**TASK DIRECTIONS**
Copy the biocultural anthropology text word for word, starting at "- Human adaptability" and stopping after "different work types.".
TEXT SEGMENT: Begin
= Biocultural anthropology =

Scientific exploration of the relationships between human biology and culture

Biocultural anthropology can be defined in numerous ways. It is the scientific exploration of the relationships between human biology and culture. "Instead of looking for the underlying biological roots of human behavior, biocultural anthropology attempts to understand how culture affects our biological capacities and limitations."

== History ==
Physical anthropologists throughout the first half of the 20th century viewed this relationship from a racial perspective; that is, from the assumption that typological human biological differences lead to cultural differences. After World War II the emphasis began to shift toward an effort to explore the role culture plays in shaping human biology. The shift towards understanding the role of culture to human biology led to the development of Dual inheritance theory in the 1960s. In relation to, and following the development of Dual-inheritance theory, biocultural evolution was introduced and first used in the 1970s.

== Key research ==
- Biocultural approaches to human biology have been utilized since at least 1958 when American Biological Anthropologist Frank B. Livingstone contributed early research explaining the linkages among population growth, subsistence strategy, and the distribution of the sickle cell gene in Liberia.
- Human adaptability research in the 1960s focused on two biocultural approaches to fatigue: functional differentiation of skeletal muscles associated with various movements, and human adaptability to modern living involving different work types.
TEXT SEGMENT: End
DATASET EXCERPTS: Begin
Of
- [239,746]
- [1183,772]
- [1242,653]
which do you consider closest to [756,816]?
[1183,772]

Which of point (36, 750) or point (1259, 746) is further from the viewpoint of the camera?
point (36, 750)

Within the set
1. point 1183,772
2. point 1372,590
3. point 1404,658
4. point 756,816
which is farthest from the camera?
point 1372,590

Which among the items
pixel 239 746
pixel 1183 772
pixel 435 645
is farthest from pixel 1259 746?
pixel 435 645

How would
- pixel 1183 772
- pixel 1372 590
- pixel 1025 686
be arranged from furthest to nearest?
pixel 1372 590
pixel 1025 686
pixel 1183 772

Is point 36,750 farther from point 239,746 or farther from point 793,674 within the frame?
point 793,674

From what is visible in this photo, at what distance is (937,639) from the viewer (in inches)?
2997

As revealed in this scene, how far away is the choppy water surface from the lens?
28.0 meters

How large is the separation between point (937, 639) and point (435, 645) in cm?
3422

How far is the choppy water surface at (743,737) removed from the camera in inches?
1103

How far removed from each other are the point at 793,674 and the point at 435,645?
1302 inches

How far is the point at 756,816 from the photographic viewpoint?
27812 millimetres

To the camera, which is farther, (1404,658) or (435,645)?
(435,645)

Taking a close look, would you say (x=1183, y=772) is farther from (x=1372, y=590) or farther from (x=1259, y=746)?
DATASET EXCERPTS: End
**PROBLEM SOLUTION**
- Human adaptability research in the 1960s focused on two biocultural approaches to fatigue: functional differentiation of skeletal muscles associated with various movements, and human adaptability to modern living involving different work types.